More than seven out of ten also said that employment legislation was a real disincentive to growing their business and creating jobs.

One respondent to the survey, the managing director of an employment agency supplying the care homes sector, described new regulation in the Care Standards Act 2000 as: “a massive new set of unnecessary regulations….Prices have risen by 6-10% as a result. Recruitment of staff to the care industry has become more difficult.”

But the Chartered Institute of Personnel and Development (CIPD) pointed out that the survey revels the gulf in mindset between many company directors and those concerned with HR, with business leaders needing much more convincing that HR policies can have a real impact on the bottom line.

“There is a difference in mindset between HR and directors that needs to be tackled. A survey of our members in terms of flexible working rights, for example showed the majority thought it was helping to run the business,” the CIPD said.
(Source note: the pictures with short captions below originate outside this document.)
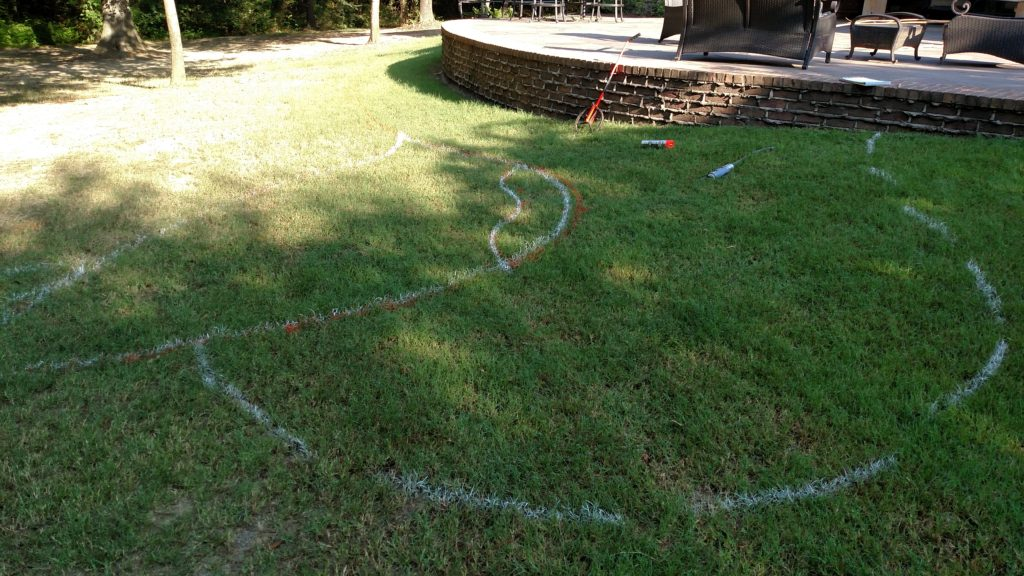 drawing out the pool design using spray paint in the grass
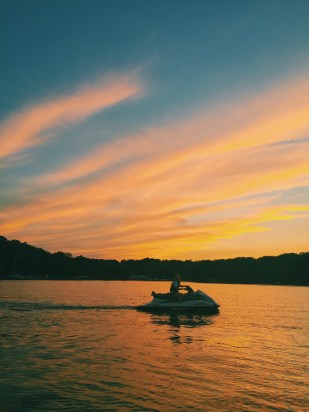 Girl on jetski with sunset in the background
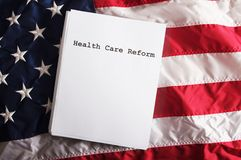 Health Care Reform USA. A health care reform document on a usa flag with nobody Royalty Free Stock Photo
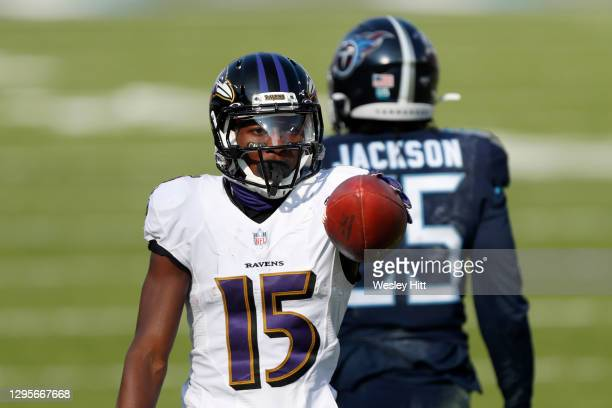 Wide receiver Marquise Brown of the Baltimore Ravens reacts following a catch against cornerback Adoree' Jackson of the Tennessee Titans during the...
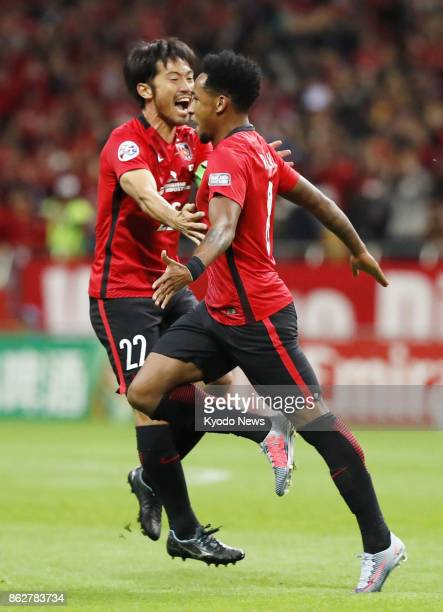 Rafael Silva celebrates with Urawa Reds teammate Yuki Abe after scoring during the first half in the second leg of their Asian Champions League...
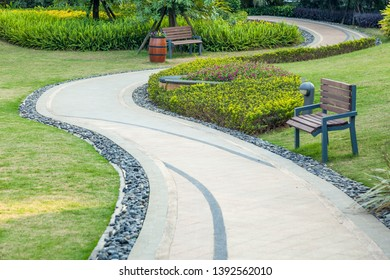Beautiful summer garden with a walkway winding its way through. The curve walkway with stone tile on green grass field and flowerbed with table and flower pot.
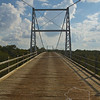 """The Regency Bridge, locally known as the """"Swinging Bridge,"""" is a one-lane suspension bridge over the Colorado River in Texas. It is located at the intersection of Mills County Road 433 and San Saba County Road 137, both gravel roads, near a small community called Regency. The bridge saddles the Colorado River between Mills and San Saba counties. The bridge has a span of 325 feet  and a wood surface. It was built in 1939, by the W.P.A. with most of the work being done by hand. The bridge was restored in 1997"""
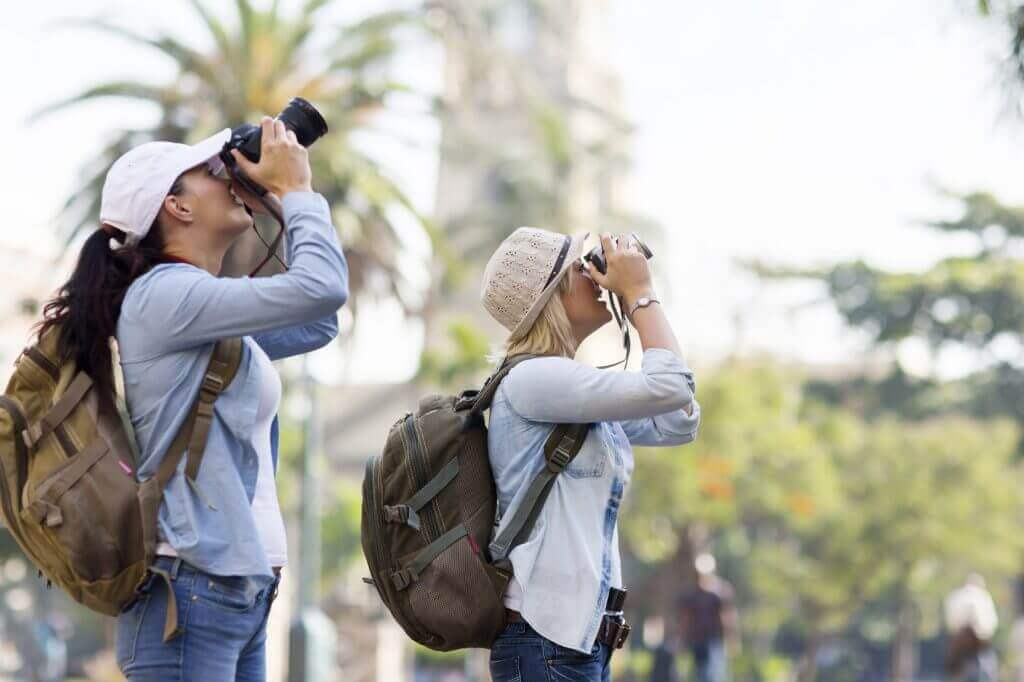 Shallow depth of field photo of tourists taking photographs.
The IoD’s Director General, George Cox, said: "The first step in tackling red tape is to identify where the biggest challenges lie. This survey does that – it gets down to the detail, for the first time, identifying those areas where rules and regulations affect business. It gives us a clear answer – the increasingly complex system of rules and regulations that employers face for every job they create."

"If Britain is to remain competitive in world markets we must get to grips with these problems.,” he added.